═══ Material shown

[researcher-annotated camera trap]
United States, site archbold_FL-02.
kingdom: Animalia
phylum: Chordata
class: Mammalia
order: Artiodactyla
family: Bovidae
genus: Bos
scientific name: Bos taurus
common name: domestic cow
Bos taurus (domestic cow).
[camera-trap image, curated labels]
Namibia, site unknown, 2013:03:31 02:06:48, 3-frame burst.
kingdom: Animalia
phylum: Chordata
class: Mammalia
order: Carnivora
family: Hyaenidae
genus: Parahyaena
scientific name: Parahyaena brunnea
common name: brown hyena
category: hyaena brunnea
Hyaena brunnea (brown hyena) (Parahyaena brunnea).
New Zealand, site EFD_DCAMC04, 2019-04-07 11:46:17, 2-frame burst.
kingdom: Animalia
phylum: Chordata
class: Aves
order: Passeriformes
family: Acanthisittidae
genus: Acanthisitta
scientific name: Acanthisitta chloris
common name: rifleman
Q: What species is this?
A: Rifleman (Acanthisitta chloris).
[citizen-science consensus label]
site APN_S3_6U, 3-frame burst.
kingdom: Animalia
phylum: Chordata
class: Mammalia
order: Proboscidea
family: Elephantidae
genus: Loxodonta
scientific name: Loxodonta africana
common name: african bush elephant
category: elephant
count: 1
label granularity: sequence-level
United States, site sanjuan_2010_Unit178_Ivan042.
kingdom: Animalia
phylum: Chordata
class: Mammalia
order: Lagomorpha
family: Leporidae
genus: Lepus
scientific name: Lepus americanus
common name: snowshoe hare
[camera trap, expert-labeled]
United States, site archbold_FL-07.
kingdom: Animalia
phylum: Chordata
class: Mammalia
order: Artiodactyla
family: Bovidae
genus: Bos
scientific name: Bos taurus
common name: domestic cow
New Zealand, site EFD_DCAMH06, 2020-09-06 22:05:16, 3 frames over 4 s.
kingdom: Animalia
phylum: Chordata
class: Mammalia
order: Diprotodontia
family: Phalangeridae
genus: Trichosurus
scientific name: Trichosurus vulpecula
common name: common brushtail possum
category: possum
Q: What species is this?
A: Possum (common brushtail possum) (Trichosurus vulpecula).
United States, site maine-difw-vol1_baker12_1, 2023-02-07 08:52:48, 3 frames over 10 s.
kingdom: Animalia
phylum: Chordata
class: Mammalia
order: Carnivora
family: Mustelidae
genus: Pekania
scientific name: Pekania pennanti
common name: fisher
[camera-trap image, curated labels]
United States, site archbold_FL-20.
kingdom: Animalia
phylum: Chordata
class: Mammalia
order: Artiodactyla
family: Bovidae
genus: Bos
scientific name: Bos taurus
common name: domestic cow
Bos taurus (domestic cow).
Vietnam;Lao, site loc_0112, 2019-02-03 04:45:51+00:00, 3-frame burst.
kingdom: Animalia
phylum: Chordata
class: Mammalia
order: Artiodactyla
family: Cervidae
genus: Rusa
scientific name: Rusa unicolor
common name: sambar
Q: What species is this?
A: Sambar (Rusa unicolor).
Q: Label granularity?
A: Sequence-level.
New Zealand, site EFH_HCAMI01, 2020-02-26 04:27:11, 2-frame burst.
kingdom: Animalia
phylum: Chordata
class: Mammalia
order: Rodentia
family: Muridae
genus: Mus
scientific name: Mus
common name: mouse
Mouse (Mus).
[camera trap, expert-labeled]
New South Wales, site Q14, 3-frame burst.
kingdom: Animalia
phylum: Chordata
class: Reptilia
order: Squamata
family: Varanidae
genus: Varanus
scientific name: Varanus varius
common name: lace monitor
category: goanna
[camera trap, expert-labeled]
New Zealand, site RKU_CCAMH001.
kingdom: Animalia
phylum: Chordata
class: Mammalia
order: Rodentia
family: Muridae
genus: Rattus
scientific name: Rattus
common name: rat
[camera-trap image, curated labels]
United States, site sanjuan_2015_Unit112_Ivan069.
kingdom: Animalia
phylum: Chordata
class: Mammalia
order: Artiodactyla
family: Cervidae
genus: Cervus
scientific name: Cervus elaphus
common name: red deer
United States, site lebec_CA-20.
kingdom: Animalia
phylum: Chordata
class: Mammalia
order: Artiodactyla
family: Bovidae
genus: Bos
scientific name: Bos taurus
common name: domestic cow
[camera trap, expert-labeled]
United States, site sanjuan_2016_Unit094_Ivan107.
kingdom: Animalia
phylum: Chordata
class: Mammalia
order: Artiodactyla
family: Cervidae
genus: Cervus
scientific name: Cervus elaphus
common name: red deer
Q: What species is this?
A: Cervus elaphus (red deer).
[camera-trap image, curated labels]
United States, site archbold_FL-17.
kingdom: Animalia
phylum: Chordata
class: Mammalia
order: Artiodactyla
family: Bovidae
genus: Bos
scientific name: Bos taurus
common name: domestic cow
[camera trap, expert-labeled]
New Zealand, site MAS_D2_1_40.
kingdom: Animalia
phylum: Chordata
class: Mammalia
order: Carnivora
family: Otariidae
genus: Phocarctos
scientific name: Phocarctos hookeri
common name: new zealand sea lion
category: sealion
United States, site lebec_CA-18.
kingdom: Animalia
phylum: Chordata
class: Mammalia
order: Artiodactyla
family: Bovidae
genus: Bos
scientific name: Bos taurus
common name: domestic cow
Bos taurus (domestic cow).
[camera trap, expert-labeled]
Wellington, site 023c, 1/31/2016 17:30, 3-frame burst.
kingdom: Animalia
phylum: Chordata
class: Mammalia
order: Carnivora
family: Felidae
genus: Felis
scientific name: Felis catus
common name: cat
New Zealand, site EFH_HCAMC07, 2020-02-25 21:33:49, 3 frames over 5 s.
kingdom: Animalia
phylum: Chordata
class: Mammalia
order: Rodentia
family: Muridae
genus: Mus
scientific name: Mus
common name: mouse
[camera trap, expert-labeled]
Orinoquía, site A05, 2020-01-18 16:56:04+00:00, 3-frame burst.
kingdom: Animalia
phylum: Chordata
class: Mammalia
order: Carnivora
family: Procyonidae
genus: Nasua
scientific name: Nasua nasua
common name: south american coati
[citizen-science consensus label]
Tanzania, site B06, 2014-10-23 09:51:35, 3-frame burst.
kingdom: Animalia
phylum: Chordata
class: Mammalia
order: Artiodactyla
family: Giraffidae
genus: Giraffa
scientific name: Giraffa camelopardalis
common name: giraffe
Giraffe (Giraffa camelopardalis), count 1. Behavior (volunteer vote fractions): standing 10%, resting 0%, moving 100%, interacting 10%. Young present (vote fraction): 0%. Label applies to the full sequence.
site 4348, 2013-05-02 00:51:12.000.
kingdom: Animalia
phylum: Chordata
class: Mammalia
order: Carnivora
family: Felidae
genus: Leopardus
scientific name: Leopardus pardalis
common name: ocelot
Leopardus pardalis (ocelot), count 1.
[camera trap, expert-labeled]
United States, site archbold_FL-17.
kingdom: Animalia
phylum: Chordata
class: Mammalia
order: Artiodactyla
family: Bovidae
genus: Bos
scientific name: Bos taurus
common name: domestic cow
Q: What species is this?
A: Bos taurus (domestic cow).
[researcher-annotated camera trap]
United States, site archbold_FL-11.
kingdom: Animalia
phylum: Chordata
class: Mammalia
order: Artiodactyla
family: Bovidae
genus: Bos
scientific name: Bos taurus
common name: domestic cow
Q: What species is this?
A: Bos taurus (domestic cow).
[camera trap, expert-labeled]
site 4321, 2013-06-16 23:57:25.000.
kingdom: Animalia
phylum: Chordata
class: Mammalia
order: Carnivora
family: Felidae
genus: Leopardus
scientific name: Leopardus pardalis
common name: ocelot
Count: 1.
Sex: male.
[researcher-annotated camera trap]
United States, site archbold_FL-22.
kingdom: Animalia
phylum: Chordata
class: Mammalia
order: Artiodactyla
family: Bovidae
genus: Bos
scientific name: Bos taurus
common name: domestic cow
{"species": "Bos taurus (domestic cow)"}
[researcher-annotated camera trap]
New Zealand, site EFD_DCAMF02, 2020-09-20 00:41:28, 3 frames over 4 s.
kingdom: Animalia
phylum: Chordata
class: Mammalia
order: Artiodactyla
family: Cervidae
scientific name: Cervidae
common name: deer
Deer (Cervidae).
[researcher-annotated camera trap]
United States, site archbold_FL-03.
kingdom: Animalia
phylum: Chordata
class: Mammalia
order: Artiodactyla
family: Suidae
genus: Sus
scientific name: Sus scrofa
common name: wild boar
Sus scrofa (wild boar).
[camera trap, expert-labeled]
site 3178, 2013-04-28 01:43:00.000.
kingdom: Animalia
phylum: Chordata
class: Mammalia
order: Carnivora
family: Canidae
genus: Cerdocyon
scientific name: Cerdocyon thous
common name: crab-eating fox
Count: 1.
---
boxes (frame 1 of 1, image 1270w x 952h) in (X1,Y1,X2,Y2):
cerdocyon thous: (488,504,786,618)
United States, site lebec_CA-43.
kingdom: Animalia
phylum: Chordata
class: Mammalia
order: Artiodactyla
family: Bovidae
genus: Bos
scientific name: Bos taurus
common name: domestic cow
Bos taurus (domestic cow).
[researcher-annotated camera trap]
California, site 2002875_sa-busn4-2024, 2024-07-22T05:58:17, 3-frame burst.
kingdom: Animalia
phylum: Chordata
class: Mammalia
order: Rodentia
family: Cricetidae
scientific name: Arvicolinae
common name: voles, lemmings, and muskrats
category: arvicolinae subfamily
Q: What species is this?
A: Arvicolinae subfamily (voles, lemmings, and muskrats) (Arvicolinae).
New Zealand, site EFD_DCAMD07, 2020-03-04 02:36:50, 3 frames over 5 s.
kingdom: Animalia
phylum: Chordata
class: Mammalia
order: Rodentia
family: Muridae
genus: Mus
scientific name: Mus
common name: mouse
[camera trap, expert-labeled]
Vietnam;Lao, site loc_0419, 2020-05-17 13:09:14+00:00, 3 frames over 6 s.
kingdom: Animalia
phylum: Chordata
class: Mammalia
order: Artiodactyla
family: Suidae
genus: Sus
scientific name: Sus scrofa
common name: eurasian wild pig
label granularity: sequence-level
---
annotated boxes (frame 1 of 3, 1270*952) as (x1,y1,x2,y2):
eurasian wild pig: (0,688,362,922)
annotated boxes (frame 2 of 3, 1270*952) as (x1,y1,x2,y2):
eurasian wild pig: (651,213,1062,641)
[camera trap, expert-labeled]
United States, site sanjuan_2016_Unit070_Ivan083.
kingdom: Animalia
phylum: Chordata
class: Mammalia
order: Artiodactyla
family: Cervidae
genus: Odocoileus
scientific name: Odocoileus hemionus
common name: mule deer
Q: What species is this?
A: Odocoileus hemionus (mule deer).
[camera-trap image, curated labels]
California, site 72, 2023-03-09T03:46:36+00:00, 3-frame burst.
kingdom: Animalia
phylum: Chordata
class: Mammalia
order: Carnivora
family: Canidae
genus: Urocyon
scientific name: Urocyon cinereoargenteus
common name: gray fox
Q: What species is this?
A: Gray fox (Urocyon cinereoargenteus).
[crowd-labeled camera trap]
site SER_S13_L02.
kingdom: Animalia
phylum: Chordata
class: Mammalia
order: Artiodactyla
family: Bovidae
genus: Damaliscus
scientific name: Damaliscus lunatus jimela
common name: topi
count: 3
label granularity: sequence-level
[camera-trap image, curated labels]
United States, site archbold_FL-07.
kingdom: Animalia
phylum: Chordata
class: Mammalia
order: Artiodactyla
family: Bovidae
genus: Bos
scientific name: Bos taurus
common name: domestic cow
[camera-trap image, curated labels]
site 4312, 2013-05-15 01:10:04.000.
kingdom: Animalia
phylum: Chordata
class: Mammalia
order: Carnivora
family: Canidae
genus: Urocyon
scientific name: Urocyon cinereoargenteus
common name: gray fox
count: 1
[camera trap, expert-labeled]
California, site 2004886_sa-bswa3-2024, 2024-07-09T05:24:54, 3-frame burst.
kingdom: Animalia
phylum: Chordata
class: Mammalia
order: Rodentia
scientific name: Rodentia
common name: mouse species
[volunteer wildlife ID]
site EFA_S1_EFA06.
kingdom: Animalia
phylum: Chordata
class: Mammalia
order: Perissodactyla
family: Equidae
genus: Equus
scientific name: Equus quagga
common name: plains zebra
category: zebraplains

══════

- _Work order_
Please transcribe exactly the lines above from the line that has "scientific name: Lepus americanus" up to and including the line that has "scientific name: Pekania pennanti"; no other line belongs in the answer.

- _Answer for this exercise_
scientific name: Lepus americanus
common name: snowshoe hare
[camera trap, expert-labeled]
United States, site archbold_FL-07.
kingdom: Animalia
phylum: Chordata
class: Mammalia
order: Artiodactyla
family: Bovidae
genus: Bos
scientific name: Bos taurus
common name: domestic cow
New Zealand, site EFD_DCAMH06, 2020-09-06 22:05:16, 3 frames over 4 s.
kingdom: Animalia
phylum: Chordata
class: Mammalia
order: Diprotodontia
family: Phalangeridae
genus: Trichosurus
scientific name: Trichosurus vulpecula
common name: common brushtail possum
category: possum
Q: What species is this?
A: Possum (common brushtail possum) (Trichosurus vulpecula).
United States, site maine-difw-vol1_baker12_1, 2023-02-07 08:52:48, 3 frames over 10 s.
kingdom: Animalia
phylum: Chordata
class: Mammalia
order: Carnivora
family: Mustelidae
genus: Pekania
scientific name: Pekania pennanti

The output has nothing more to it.